━━━ Provided records ━━━

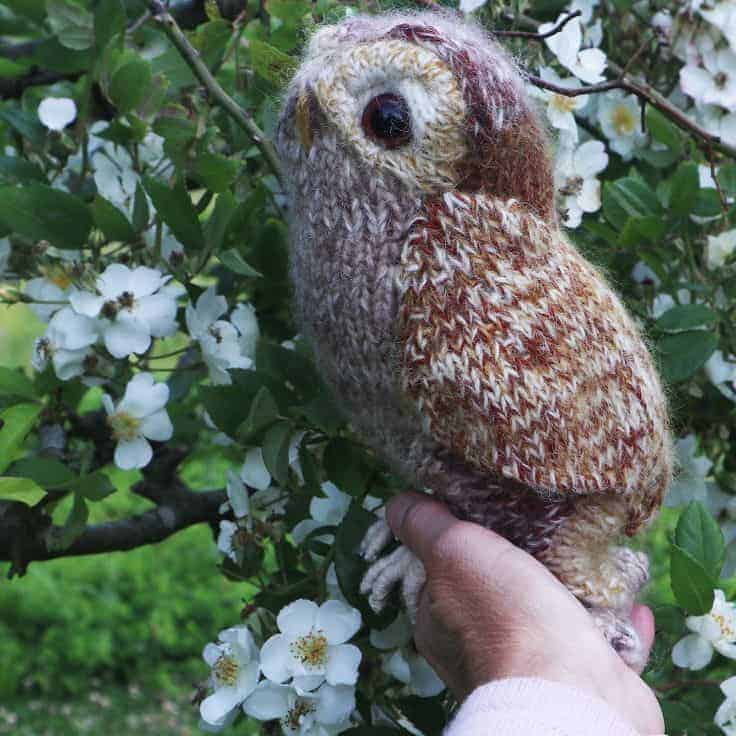 love this tawny owl free knitting pattern by claire garland aka dot pebbles - download the pattern, watch the super-helpful video tutorial and get all the materials you need #free #knittingpattern #owl
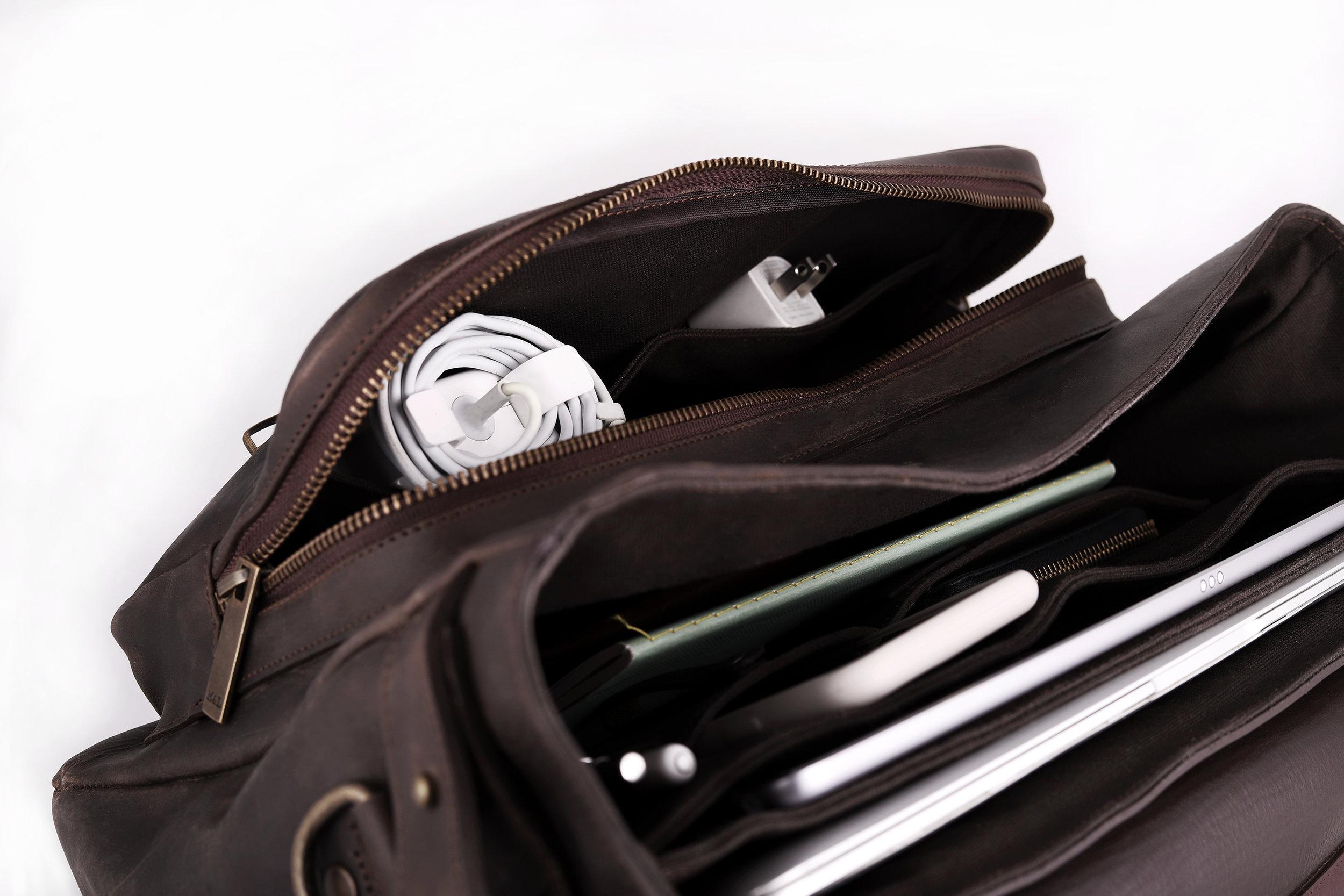 amplitud  los grandes espacios de almacenamiento de esta messenger bag se aprovechan a lo largo, alto y ancho. podrás encontrar espacio para todo lo que requieras, y al mismo tiempo una excelente organización.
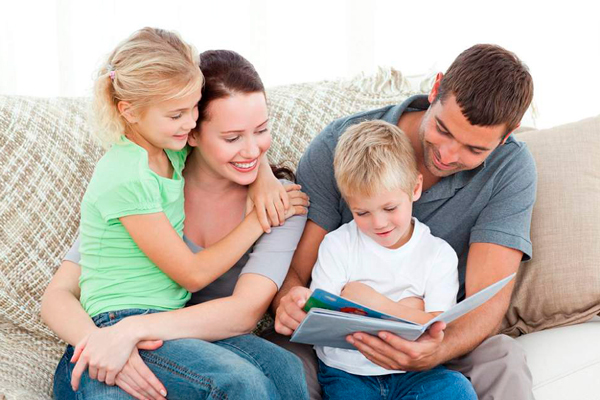 Familia con un cuento
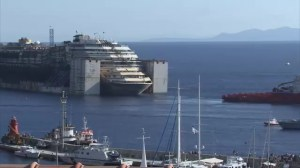 Timelapse of Costa Concordia beginning final voyage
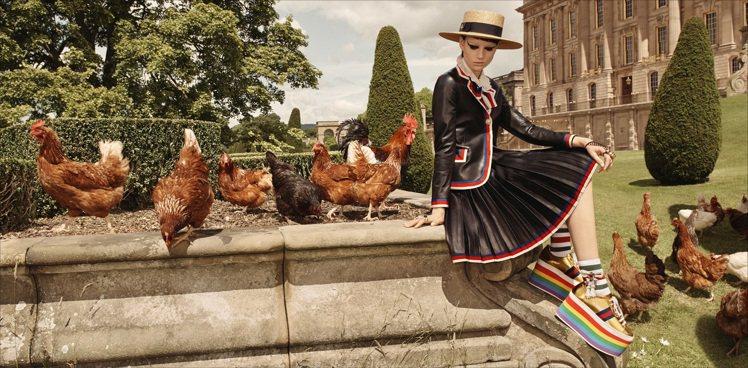 GUCCI早春形象廣告,有雞群應景入鏡。圖/GUCCI提供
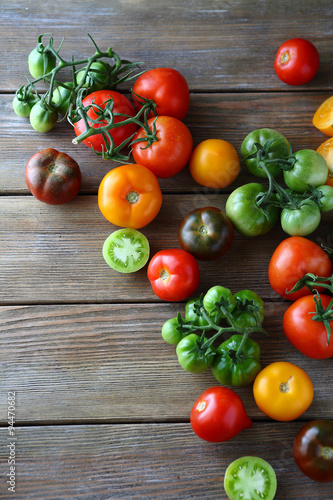 Fototapety, obrazy: ripe and green assorted tomatoes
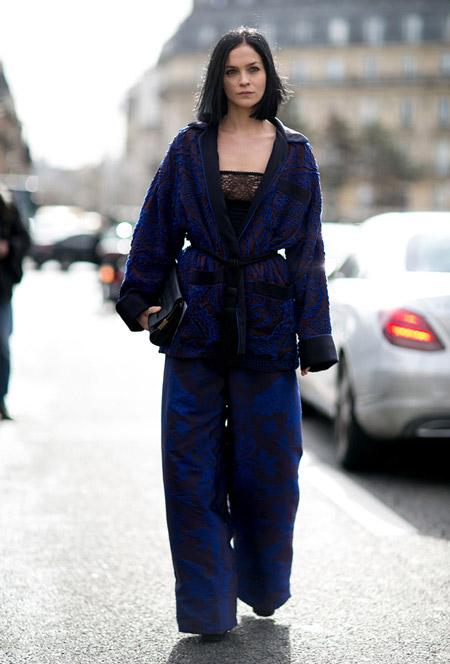 Девушка в черно-синих брюказ, топ и темный кардиган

━━━

■ **Directions**
The whole listing above is to be printed exactly; the pictures stay out.

■ **Exercise answer**
 love this tawny owl free knitting pattern by claire garland aka dot pebbles - download the pattern, watch the super-helpful video tutorial and get all the materials you need #free #knittingpattern #owl
 amplitud  los grandes espacios de almacenamiento de esta messenger bag se aprovechan a lo largo, alto y ancho. podrás encontrar espacio para todo lo que requieras, y al mismo tiempo una excelente organización.
 Familia con un cuento
 Timelapse of Costa Concordia beginning final voyage
 GUCCI早春形象廣告,有雞群應景入鏡。圖/GUCCI提供
 Fototapety, obrazy: ripe and green assorted tomatoes
 Девушка в черно-синих брюказ, топ и темный кардиган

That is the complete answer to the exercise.